KUTIPAN SUMBER

==*==

Menerapkan sistem pelacakan kontak (contact tracing) yang cepat dan
agresif sehingga kasus ditemukan sedini mungkin dan menghindari
penularan lebih jauh. Tidak semua fasilitas kesehatan primer memiliki
tim khusus contact tracing yang siap dan fokus dalam menelusuri kontak
erat dengan cepat dan agresif. Kecepatan penting untuk menghentikan
pergerakan individu kontak erat yang mungkin masih bersosialisasi tanpa
mematuhi prinsip 6M di kesehariannya. Tim tersebut penting dibentuk agar
tenaga kesehatan lainnya juga dapat fokus dalam bidang masing-masing,
seperti pelayanan kesehatan di dalam gedung, vaksinasi COVID-19, dan
imunisasi anak. Agresivitas pelacakan kontak tidak boleh hanya sebatas
penghuni serumah, seperti yang sudah tercantum dalam Buku Saku Pelacakan
Kontak (Contact Tracing) Kasus COVID-19 terbitan Kemenkes RI tahun
2021. Metode penelusuran agresif yang dapat digunakan adalah dengan
menganjurkan pasien terkonfirmasi untuk melihat kembali galeri foto,
media sosial, serta histori atau riwayat pergerakan dan perjalanan yang
tersimpan dalam Google Maps di masing-masing ponsel selama masa
infeksius pasien.
5. Menerapkan sistem pemeriksaan (testing)
COVID-19 yang cepat dan agresif sehingga kasus ditemukan sedini mungkin
dan menghindari penularan lebih jauh sesuai dengan target WHO (minimal 1
per 1.000 rang per minggu) yang berlaku di seluruh wilayah Indonesia
tanpa terkecuali. Ditemukannya varian COVID-19 delta di beberapa daerah
di Indonesia dengan angka penularannya yang tinggi makin mendorong
perlunya dilakukan sistem tracing dan testing yang masif ini. Target
tracing dan testing yang masif, perlu diturunkan hingga tingkat
Kabupaten dan di monitor dan evaluasi secara ketat oleh pemerintah
pusat. Untuk implementasinya, diperlukan kerjasama pemerintah dan swasta
dalam menyediakan fasilitas pemeriksaan antigen maupun PCR yang memadai
di seluruh daerah di Indonesia dan mempermudah akses masyarakat untuk
melakukan pemeriksaan dengan harga terjangkau (bahkan gratis) dan hasil
yang cepat. Pemeriksaan whole genome sequencing COVID-19 juga perlu
dilakukan di tiap daerah untuk mendeteksi sebaran varian-varian baru
ini.

==*==

SEGMEN DATA

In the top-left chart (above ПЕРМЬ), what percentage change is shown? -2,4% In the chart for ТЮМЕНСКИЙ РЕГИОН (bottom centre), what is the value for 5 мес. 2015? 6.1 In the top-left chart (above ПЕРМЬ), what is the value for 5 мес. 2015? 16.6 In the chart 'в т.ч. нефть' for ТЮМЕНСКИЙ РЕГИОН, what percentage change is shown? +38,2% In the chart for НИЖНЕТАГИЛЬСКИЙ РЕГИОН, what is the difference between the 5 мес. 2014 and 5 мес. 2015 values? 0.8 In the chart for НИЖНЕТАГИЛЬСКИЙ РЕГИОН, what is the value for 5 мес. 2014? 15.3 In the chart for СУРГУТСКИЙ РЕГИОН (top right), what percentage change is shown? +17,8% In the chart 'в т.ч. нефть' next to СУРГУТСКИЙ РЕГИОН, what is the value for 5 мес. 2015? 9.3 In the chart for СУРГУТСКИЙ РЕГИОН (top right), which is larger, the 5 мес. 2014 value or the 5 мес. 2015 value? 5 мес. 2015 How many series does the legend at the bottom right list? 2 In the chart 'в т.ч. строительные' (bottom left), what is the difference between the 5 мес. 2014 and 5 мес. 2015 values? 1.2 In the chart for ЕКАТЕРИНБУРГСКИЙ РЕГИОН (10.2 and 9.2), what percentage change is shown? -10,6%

==*==

TUGAS ANDA
Menurut kutipan sumber tentang pelacakan kontak dan pemeriksaan COVID-19, pemeriksaan apa yang perlu dilakukan di tiap daerah untuk mendeteksi sebaran varian-varian baru?

JAWABAN LATIHAN
Pemeriksaan whole genome sequencing COVID-19.